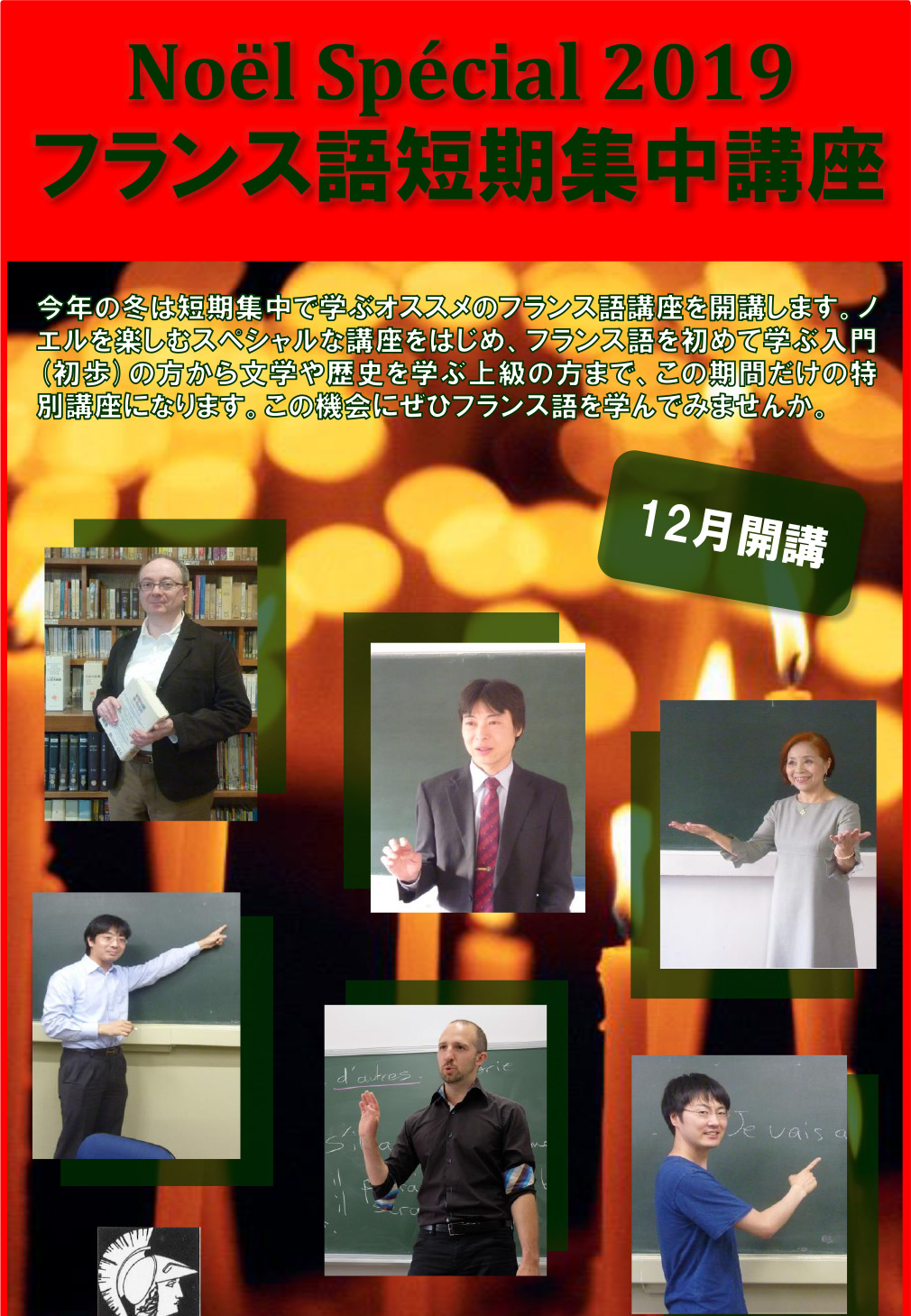 クリスマス特別講座2019(初歩~上級)【フランス語科】
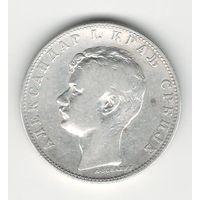 Сербия 1 динар 1897 года. Серебро. Нечастая!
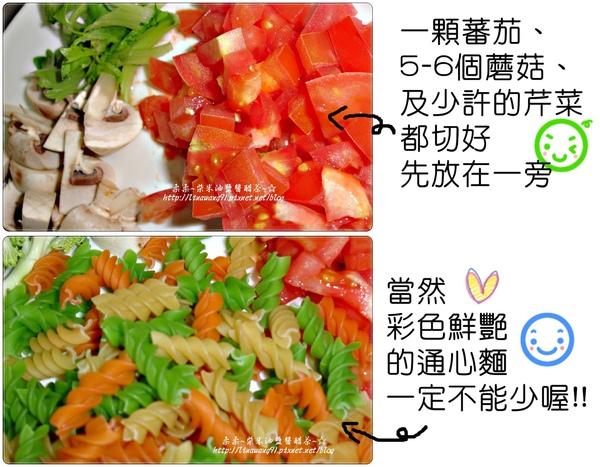 蕃茄肉醬通心麵2009-1225 (5).jpg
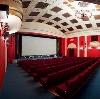 Кинотеатры в Мраково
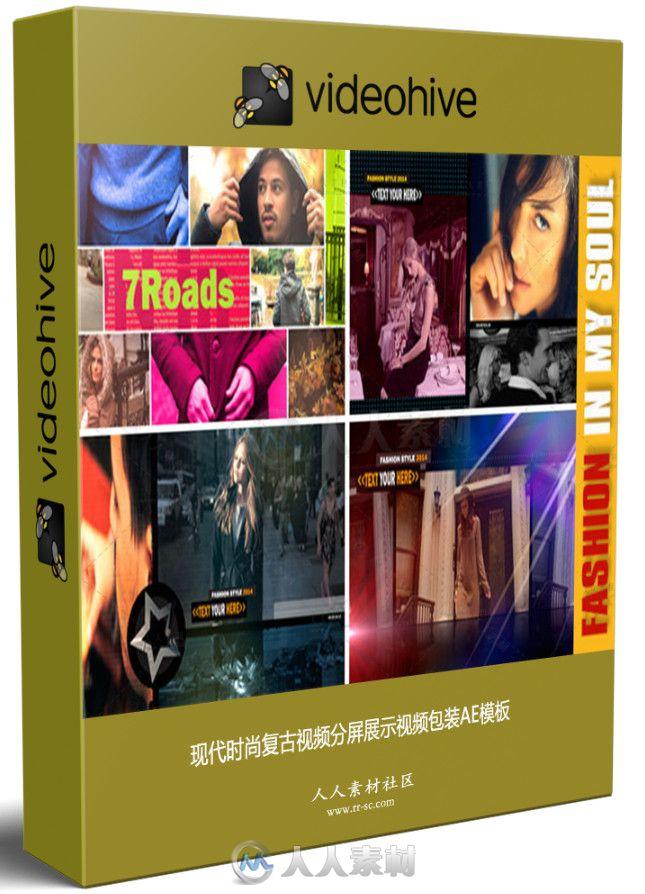 现代时尚复古视频分屏展示视频包装AE模板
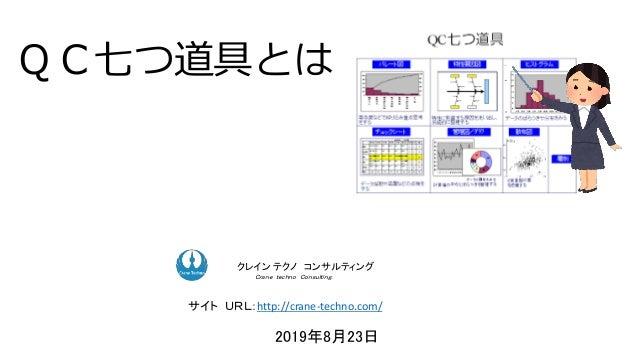QC七つ道具とは ク コンサルティング ク コンサルティング クレイン テクノ コンサルティング Crane techno Consulting. サイト URL:http://crane-techno.com/ 2019年8月23日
::::
What you should do —
Repeat the records above word for word. Pictures stay out of the copy.

Solution to this exercise —
 クリスマス特別講座2019(初歩~上級)【フランス語科】
 Сербия 1 динар 1897 года. Серебро. Нечастая!
 蕃茄肉醬通心麵2009-1225 (5).jpg
 Кинотеатры в Мраково
 现代时尚复古视频分屏展示视频包装AE模板
QC七つ道具とは ク コンサルティング ク コンサルティング クレイン テクノ コンサルティング Crane techno Consulting. サイト URL:http://crane-techno.com/ 2019年8月23日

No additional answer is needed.